Friday, June 18, 2010

No Words Necessary

I won State with this entry this past fall.

Enjoy.

No Words Necessary

I love words.

I am a word connoisseur.

I subscribe to email services that send me a word a day. I have the dictionary.com app downloaded on my iPod for instant definition lookups.

My father thinks I talk 24 hours a day. My friends hardly get a word in during conversations. I have even been known to talk in my sleep.

But sometimes, just for a few moments in my life, there have been no words necessary, but I knew what was said.

When I have felt the blue sky tickle my toes as my daddy pushed me high on the big rope swing in our yard, I yelled for him to push me higher. But no words were needed to tell him I loved the time he with me.

No words were needed later as I hid from Mama who warned me not to get on that same swing because the rope was wearing thin. But I did. It snapped loudly and slapped my face, giving me a black eye. Mama didn’t even say “I told you so,” when she discovered me, but I knew she was thinking it.

When I have licked huckleberry juice that was running down my arms as I picked them in the Sandhole with my grandmother, Mam-o, no words were necessary to tell her of the tartness that went from my lips to my tummy. I think she knew I changed my mind after I tasted them stewed up with her dumplings drenched in sugar and milk. I grunted a satisfied “Mmm.”

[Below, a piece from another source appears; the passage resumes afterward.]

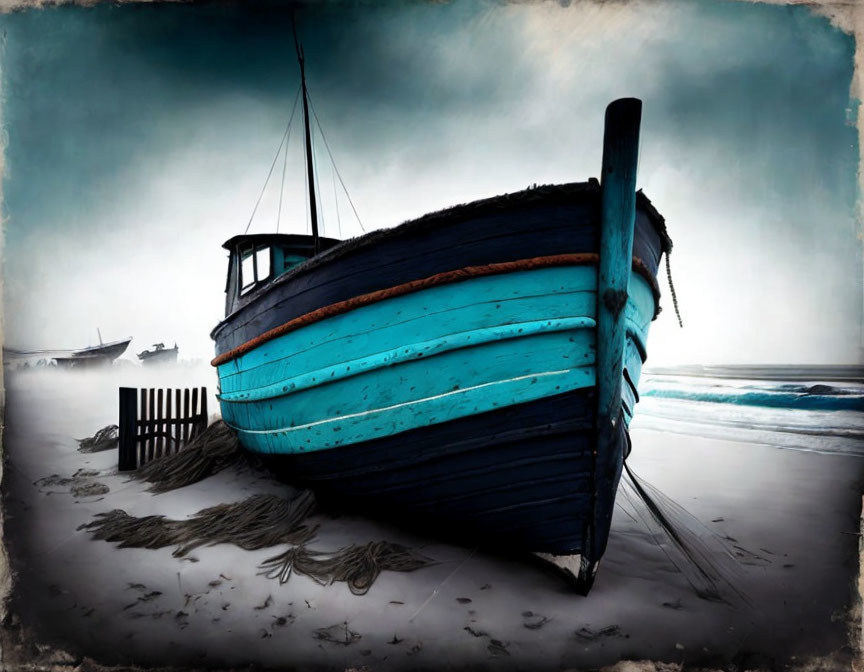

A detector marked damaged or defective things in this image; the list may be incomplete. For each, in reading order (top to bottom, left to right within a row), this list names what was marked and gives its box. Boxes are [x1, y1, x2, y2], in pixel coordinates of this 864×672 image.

rusty brown stripe [213, 253, 660, 368]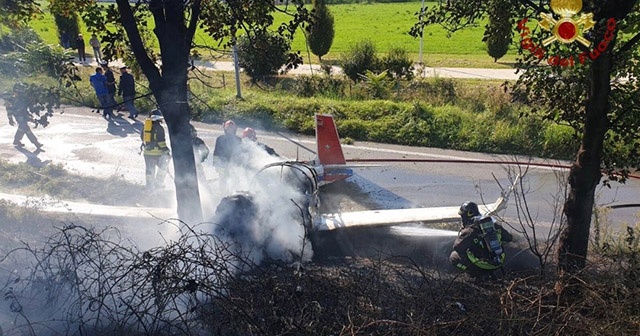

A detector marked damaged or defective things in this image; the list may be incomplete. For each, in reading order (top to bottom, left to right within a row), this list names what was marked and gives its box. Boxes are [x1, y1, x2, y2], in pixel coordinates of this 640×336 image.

crashed small airplane [212, 113, 516, 247]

When I sat at Aunt Annie Lee’s landing with Carol Lee no words were necessary to let her know that she would always be my best friend. She knew that was true when I hugged her the afternoon her mama died and told her I would always be there for her.

No words were needed at that same landing one day after school when my second-cousin Tate taunted his dog to “sic me” just to see me get mad. He knows I love him, though, from that hit on the shoulder I gave him last week.

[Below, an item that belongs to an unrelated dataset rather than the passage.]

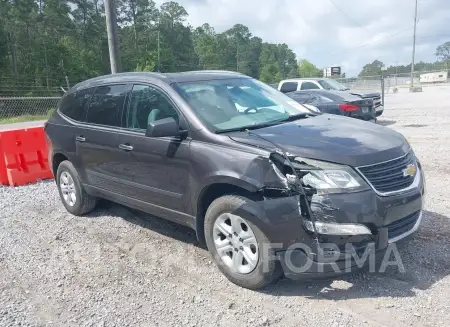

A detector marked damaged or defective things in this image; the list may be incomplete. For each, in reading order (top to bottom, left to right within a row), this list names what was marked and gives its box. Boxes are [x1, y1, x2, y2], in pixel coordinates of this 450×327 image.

broken headlight [296, 159, 370, 195]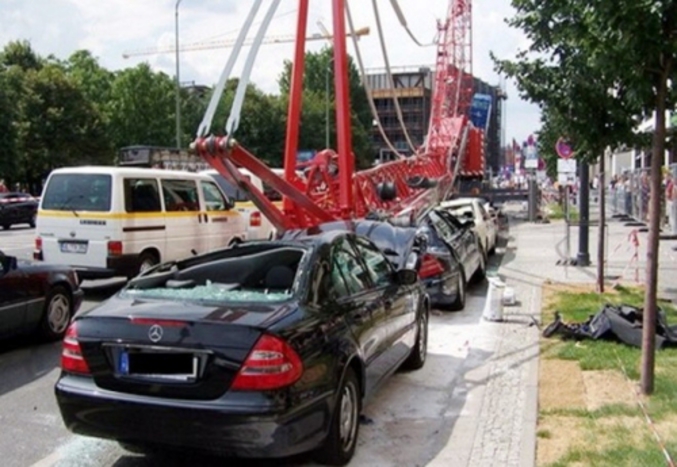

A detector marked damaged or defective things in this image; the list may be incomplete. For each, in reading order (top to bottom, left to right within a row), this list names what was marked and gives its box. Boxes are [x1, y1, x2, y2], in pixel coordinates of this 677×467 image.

shattered windshield [121, 247, 306, 306]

When I spent the night at the Banks in Ruby’s and Julian’s cabin and swatted at buzzing mosquitoes in the dark stillness, I whined to inform my family of my miserable suffering. No words were spoken there, though, when we went back years later and found the scarred remains of the camp after it had been burned to the ground after the federal take-over of Shackleford in 1985.

And I didn’t need to talk when I was the only person at Shell Point a few weeks back at 5 AM watching the meteor shower. I didn’t even say “Wow!” as the blazing stars streaked across the sky. The lapping waves of Back Sound said enough as they sparkled the reflection off their salty surface.

No words were necessary during these times, but one thing is certain, I’ll never forget what was said.